- [Task item]
Reproduce each of the entries below verbatim, keeping only the caption text and omitting every picture.

:: Material shown ::

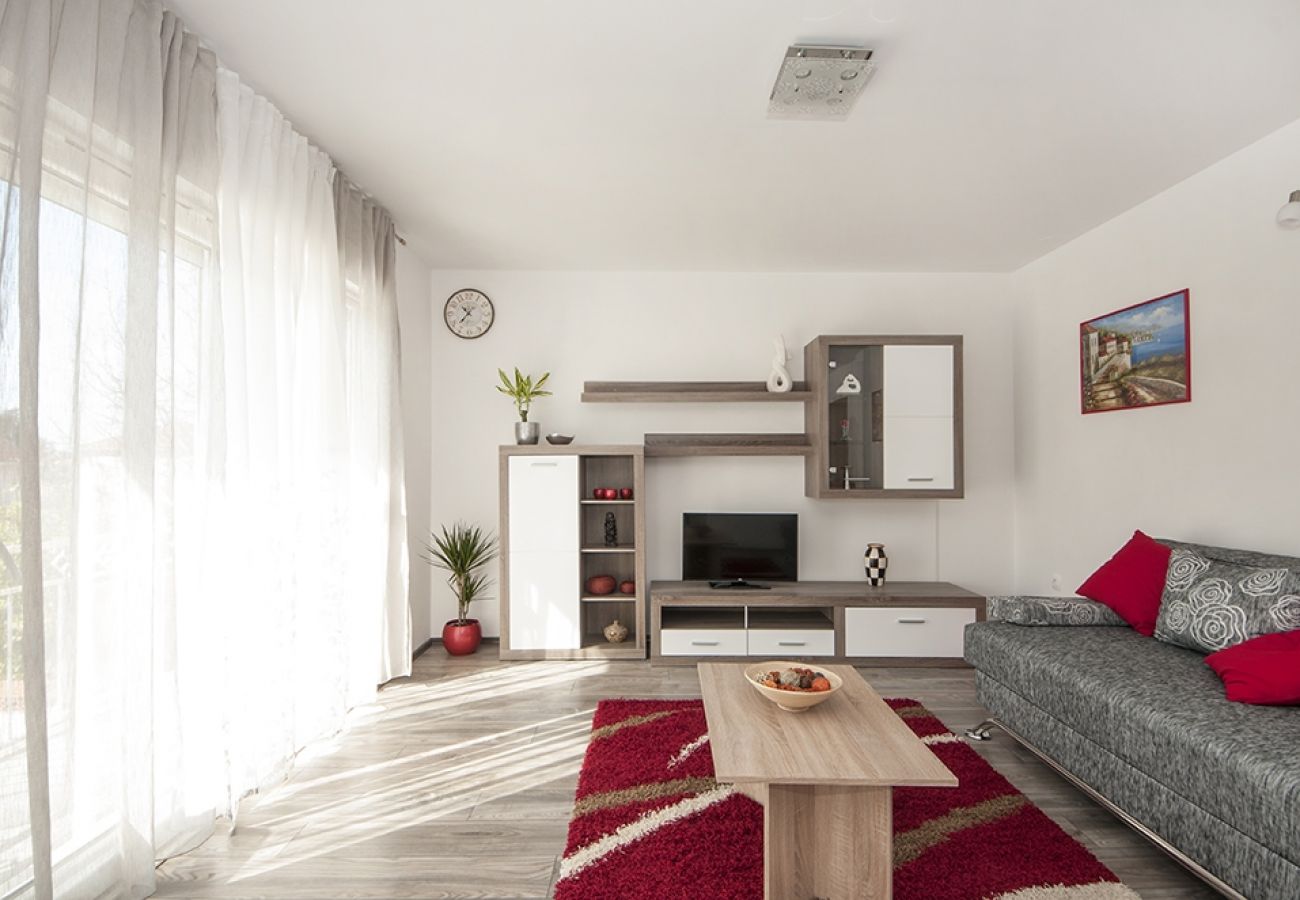 Apartamento en Kaštel Lukšic - Apartamento en Kaštel Lukšić con Balcón, Acondicionador, WIFI, Lavadora (5107-1)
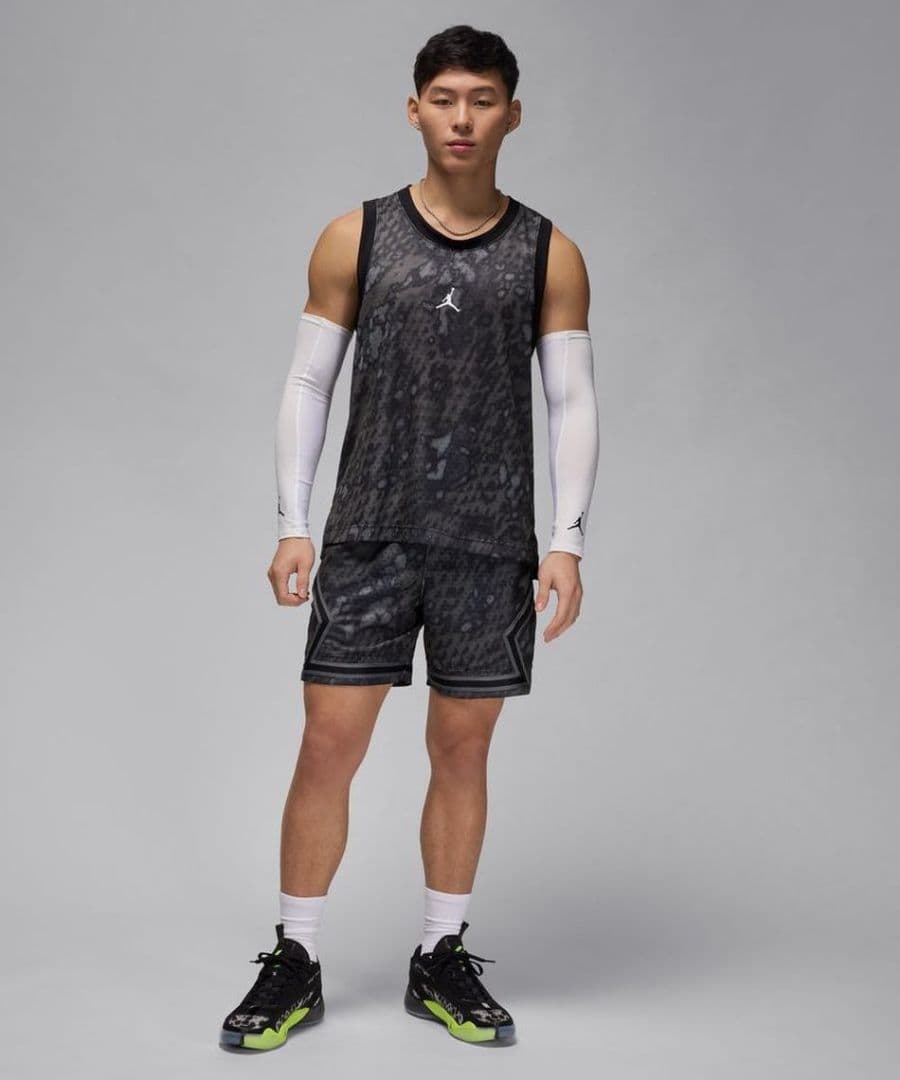 ジョーダン ナイキ バスケ 上下 ノースリーブシャツ ショートパンツ 新品 L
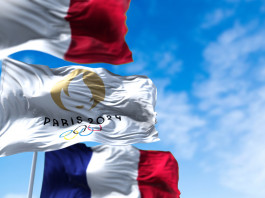 Europei di tiro a volo: il programma Europei di tiro a volo: bandiera Parigi 2024 tra due bandiere francesi
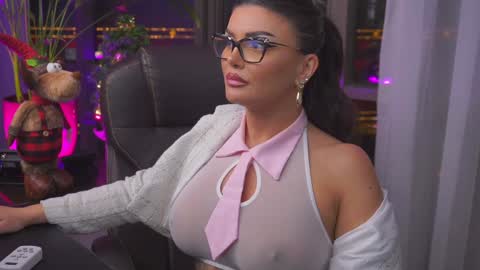 Nicolle online show from 13, 12, 2024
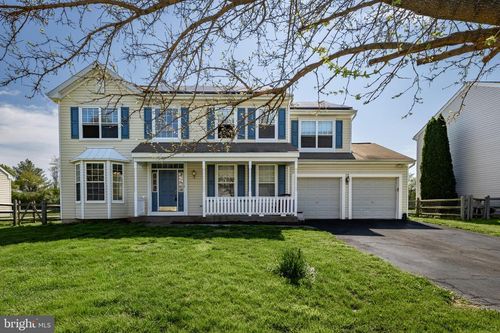 23 Catherine Ct, BEAR, DE, 19701-2298 | Card Image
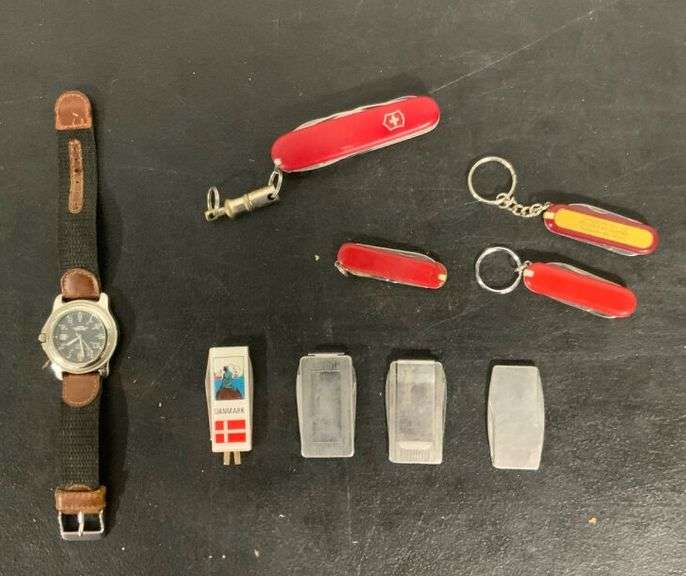 Wristwatch, Swiss Army Knives and others image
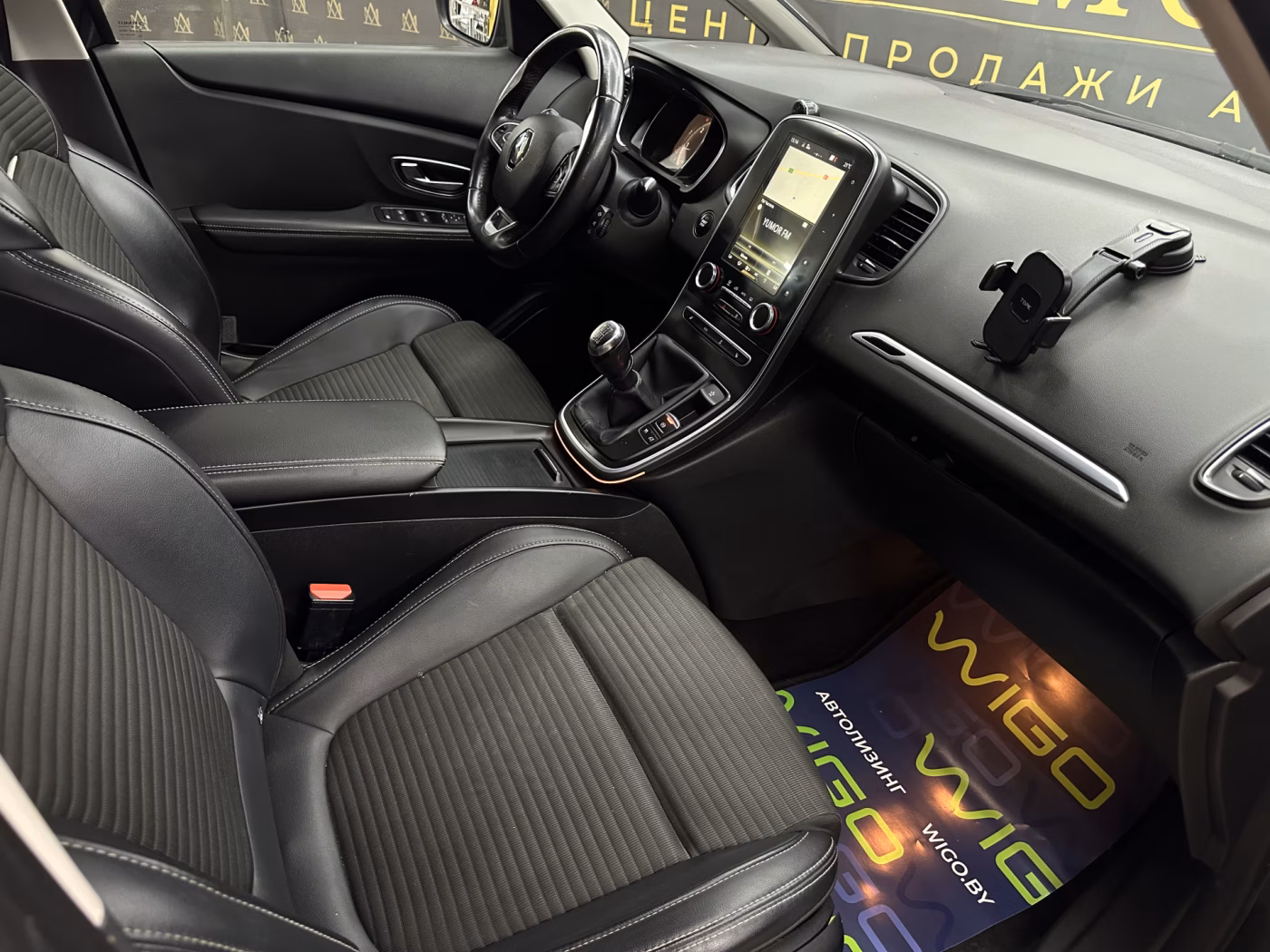 Renault Grand Scenic фото 23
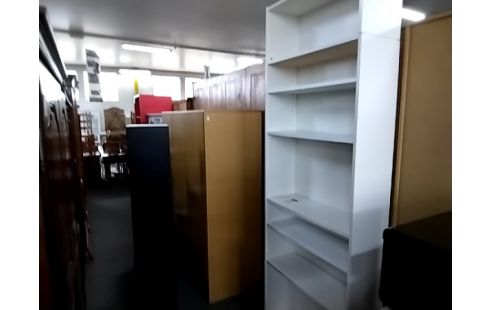 BIBLIOTHEQUE MODERNE BLANCHE AVEC SURMEUBLE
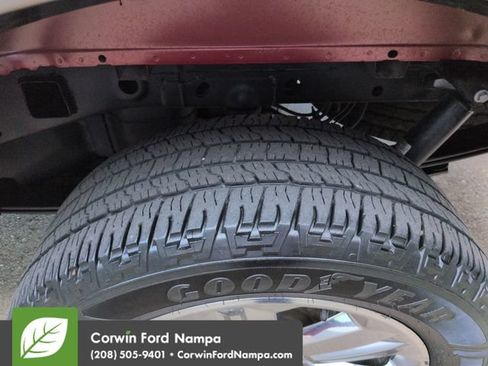Used 2019 Ford F150 King Ranch w/ Equipment Group 601A Luxury AWD/4WD image 32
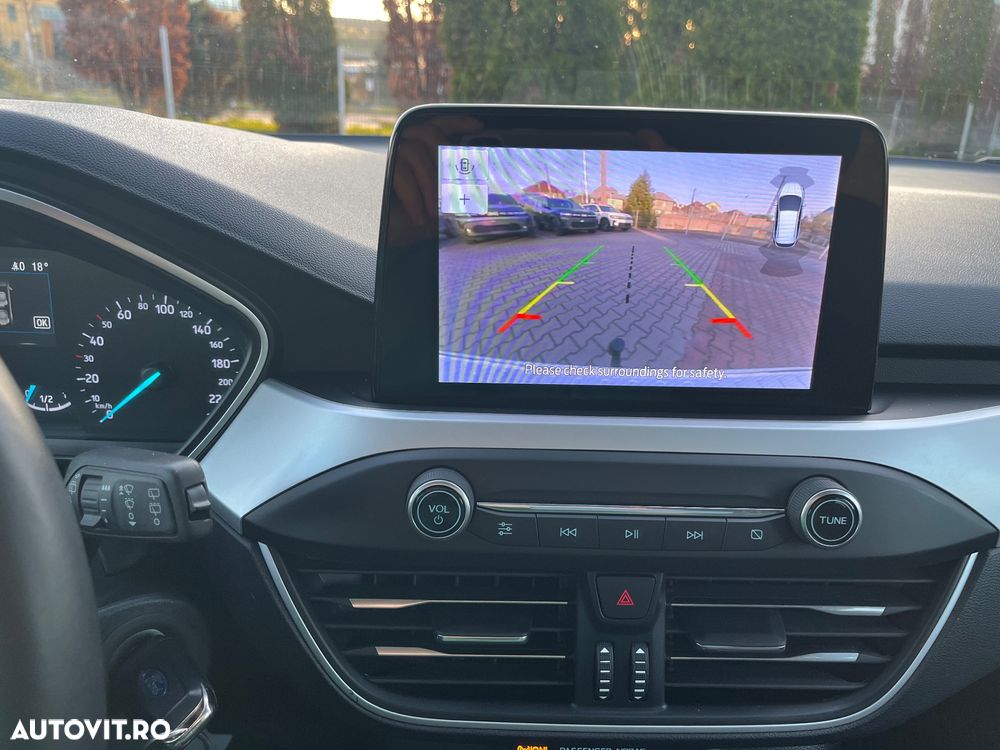 Ford Focus 1.5 EcoBlue Connected - 9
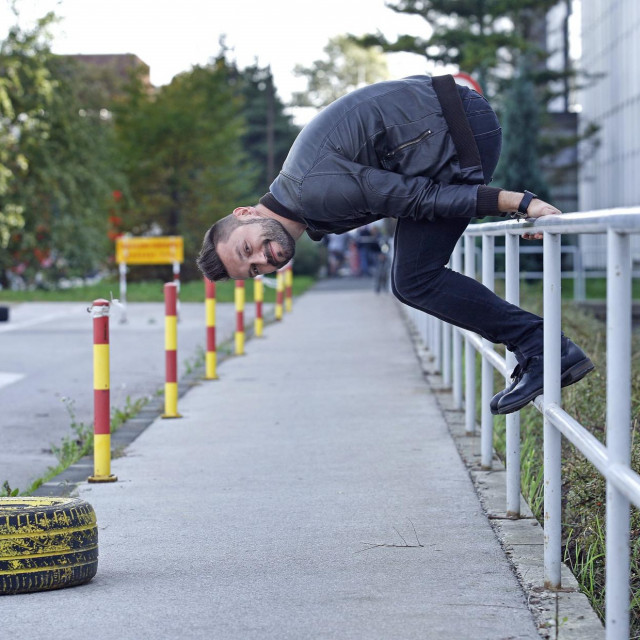 Ivan Dečak, frontman grupe Vatra



 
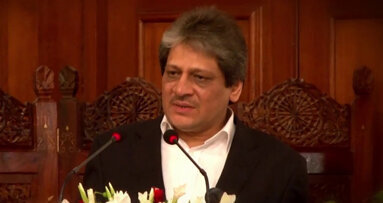 Governor Sindh in favor of extending dental education period to 5 years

:::

- [Finished exercise]
 Apartamento en Kaštel Lukšic - Apartamento en Kaštel Lukšić con Balcón, Acondicionador, WIFI, Lavadora (5107-1)
 ジョーダン ナイキ バスケ 上下 ノースリーブシャツ ショートパンツ 新品 L
 Europei di tiro a volo: il programma Europei di tiro a volo: bandiera Parigi 2024 tra due bandiere francesi
 Nicolle online show from 13, 12, 2024
 23 Catherine Ct, BEAR, DE, 19701-2298 | Card Image
 Wristwatch, Swiss Army Knives and others image
 Renault Grand Scenic фото 23
 BIBLIOTHEQUE MODERNE BLANCHE AVEC SURMEUBLE
Used 2019 Ford F150 King Ranch w/ Equipment Group 601A Luxury AWD/4WD image 32
 Ford Focus 1.5 EcoBlue Connected - 9
 Ivan Dečak, frontman grupe Vatra



 
 Governor Sindh in favor of extending dental education period to 5 years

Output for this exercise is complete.